• [TEXTAUSZUG]

Nicht zuletzt sind die Gedichte auch Erinnerungsprojekte, zumindest diskutieren sie, solche zu sein. „ich gäb fett ins erinnern“ sinniert das Ich, damit sich das Wortgedächtnis entfaltet, in diesem Kontext wird auch die Herkunft ein Thema: „monatelang schlief ich rückwärts, auf kindheit zu“. Die Herkunft, die Wurzel des Lebens, ist insbesondere im Gedicht „wurzelgleiche“ ein Thema, dieses Gedicht ist Robert Schindel gewidmet und lässt an dessen Gedicht und Gedichtband Wundwurzel denken. „wurzelgleiche“ stellt eine Verbindung her zu Schindels jüdischen Wurzeln und ruft die „religionsfregatten“ auf, um festzustellen, sie treibe „wurzelgleiche gewächse“ hervor: „schlomo, shalom. suleiman. salam“, um dann etwas respektlos zu kalauern: „ich selbst mag salami, das schwein grüßt rot aus dem speck“. Eingerahmt sind diese Überlegungen in „kopfschmerz“. Die Wundwurzel wird nicht geheilt, der Schmerz nicht weniger, sondern maßlos. Es ist eine Hommage an den Dichter, der für Schmidt vielleicht ein Vorbild ist, Ähnlichkeiten fallen durchaus auf, die Neologismen, das Aufmerken auf die Körperbegehrlichkeiten des Ich, das Verwirbeln der Worte und der Dinge in einem sinnlichen Spiel der Sprache.

• [ERFASSTE ANGABEN]
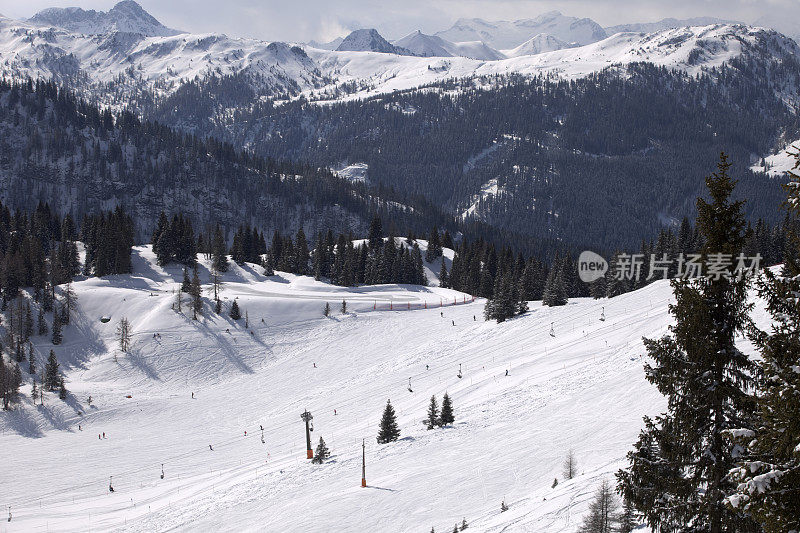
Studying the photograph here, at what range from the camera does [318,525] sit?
104 ft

• [ANWEISUNG 1]
Beantworte die folgenden Fragen anhand des Auszugs über die Gedichte.
(a) Wem ist das Gedicht „wurzelgleiche“ gewidmet?
(b) Worin sind die Überlegungen in „wurzelgleiche“ eingerahmt?
(c) Welche Ähnlichkeiten zwischen Schmidt und dem gewürdigten Dichter nennt der Auszug?
• [ANWEISUNG 2]
Führe den Auszug über die Gedichte im Anschluss an seinen letzten Satz weiter.

• [LÖSUNG 1]
(a) Robert Schindel.
(b) In „kopfschmerz“.
(c) Die Neologismen, das Aufmerken auf die Körperbegehrlichkeiten des Ich und das Verwirbeln der Worte und der Dinge in einem sinnlichen Spiel der Sprache.

• [LÖSUNG 2]
Die Freiheit des Sprechens am waschplatz der kühlen dinge ist im allgegenwärtigen Bild des Flüssigen wie auch in den Bildern der grostesken Entgrenzung präsent. Sie findet sich in Naturbildern ebenso („hab ich den Ausblick gern / der den Himmel auf seine gläsernen Schultern nimmt“) wie in grotesken Körperbildern, die die Welt aufdehnen, die Präsenz von Ich und Du, Innen- und Außenwelt verflüssigen und Zeit und Ort flexibel werden lassen. So können sich Ich und Du nicht mehr selbstverständlich wahrnehmen, sondern müssen begreifen: als ich ans festhalten dachte, / bist du auf und davon.“

So sind auch diese Gedichte, so unterschiedlich ihre Form, so verschieden auch ihr Blick auf die Welt: Oft ist er schmerzhaft, immer aber auf diejenigen gerichtet, die mehr vermögen als das eigene Ich: in der Erinnerung, in der Erweiterung des Blicks in den Naturraum vor allem des Wassers und der Lüfte. So wird diese Sprache zum waschplatz der kühlen dinge, sie verwandelnd in Prozeduren des Verflüssigens der Unterschiede. So werden aus scheinbar festen Differenzen überraschende Verschiedenheiten.

Titelbild

Kathrin Schmidt: Waschplatz der kühlen dinge. Gedichte.
Kiepenheuer & Witsch, Köln 2018.
93 Seiten, 16,00 EUR.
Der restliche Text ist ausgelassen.